NWU and SFWA comments to the US Copyright Office on “Mass Digitization”

The NWU and our fellow writers of the Science Fiction and Fantasy Writers of America, Inc. (SFWA) have filed joint comments with the US Copyright Office in response to a public inquiry concerning the possibility of a “pilot program” for mass digitization of written work through the legal device of “extended collective licensing” (ECL) and without the permisison of the writers of the works that would be scanned and made available online or in other digital formats.

Our comments enlarge on the objections to ECL as a basis for mass digitization that we raised when the Copyright Office first suggested this possibility.

Any ECL scheme, even as a “pilot program”, would be possible only if Congress changes the US Copyright Act to allow it.  Writers, readers, and librarians have all generally opposed authorizing ECL as a legal basis for mass digitzation.

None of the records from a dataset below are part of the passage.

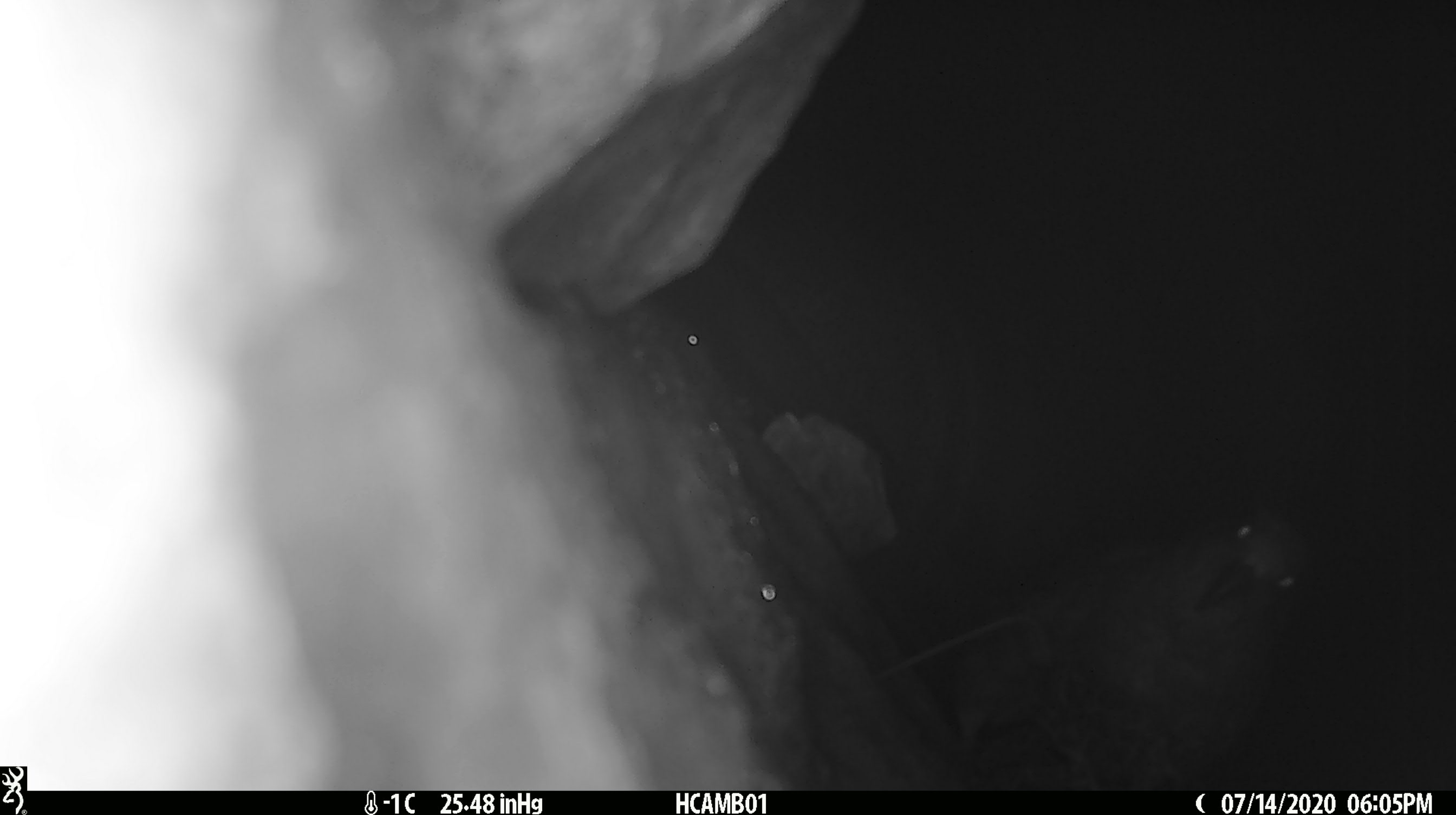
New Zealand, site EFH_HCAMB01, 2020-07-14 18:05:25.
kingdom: Animalia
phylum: Chordata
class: Aves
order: Psittaciformes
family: Strigopidae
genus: Nestor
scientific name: Nestor notabilis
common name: kea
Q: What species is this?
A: Kea (Nestor notabilis).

It’s not clear who, if anyone, supports the Copyright Office push for ECL legislation other than perhaps the copyright licensing agencies that would administer and earn a cut of the revenues from it.

Very few of the other comments submitted to the Copyright Office supported the ECL proposal.

We  expect that, as with other recent Copyright Office public inquiries, this first round of comments will be followed by public roundtable hearings and/or an opportunity for reply comments once the initial responses to the request for comments are made public.